Вспыхнувший огонек помстился насмешкой. Нет в этой реке света, Рьян то точно знал. Но огонек не пропадал. Он держался совсем близко – руку протяни и коснешься. Молодец барахтался в проклятье, снова и снова терял пламень из виду, но тот ждал. Оставался рядом.

«Помоги мне!»

Черная жижа морщилась, отступала от света.

«Вытащи!»

Крошечный пламень… нет, не пламень. Листок дубовый. Сияющий каждой жилкой, плывущий по неспокойной смоляной реке супротив течения, он не тонул. И показался вдруг не листом – настоящей лодкой, плотом спасительным!
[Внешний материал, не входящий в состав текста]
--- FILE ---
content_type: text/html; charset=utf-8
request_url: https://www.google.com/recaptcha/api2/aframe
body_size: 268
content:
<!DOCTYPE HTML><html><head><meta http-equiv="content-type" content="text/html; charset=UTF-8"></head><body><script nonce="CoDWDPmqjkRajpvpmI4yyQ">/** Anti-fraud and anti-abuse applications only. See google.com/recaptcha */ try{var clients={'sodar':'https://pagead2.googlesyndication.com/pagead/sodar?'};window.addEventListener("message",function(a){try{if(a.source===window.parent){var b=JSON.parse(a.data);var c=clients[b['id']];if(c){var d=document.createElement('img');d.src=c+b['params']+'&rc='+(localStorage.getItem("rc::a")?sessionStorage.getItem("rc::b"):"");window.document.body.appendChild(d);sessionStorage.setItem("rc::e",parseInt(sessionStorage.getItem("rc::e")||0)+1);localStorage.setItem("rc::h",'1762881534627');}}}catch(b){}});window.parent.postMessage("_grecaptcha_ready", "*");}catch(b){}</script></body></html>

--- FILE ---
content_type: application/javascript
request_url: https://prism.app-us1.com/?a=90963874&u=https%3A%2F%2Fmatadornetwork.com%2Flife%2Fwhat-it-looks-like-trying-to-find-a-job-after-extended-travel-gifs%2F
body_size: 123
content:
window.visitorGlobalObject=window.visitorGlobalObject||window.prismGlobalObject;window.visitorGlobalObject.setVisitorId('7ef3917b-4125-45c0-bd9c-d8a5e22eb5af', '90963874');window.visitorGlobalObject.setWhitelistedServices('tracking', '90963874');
Рьян потянулся к нему, а проклятье, почуяв, что добыча вот-вот вырвется, схватило его за ноги. Еще маленько! Еще самую капельку! Когда кончики пальцев коснулись пламени, стало невыносимо светло. Черная река вскипела, силясь выплюнуть жертву.

И Рьян открыл глаза. Голова покоилась на коленях у лесной ведьмы. Та тихонько что-то напевала и перебирала его волосы. А потом улыбнулась, и улыбка ее будто бы ослепила молодца.

– Что не сбежала? – первым делом спросил Рьян.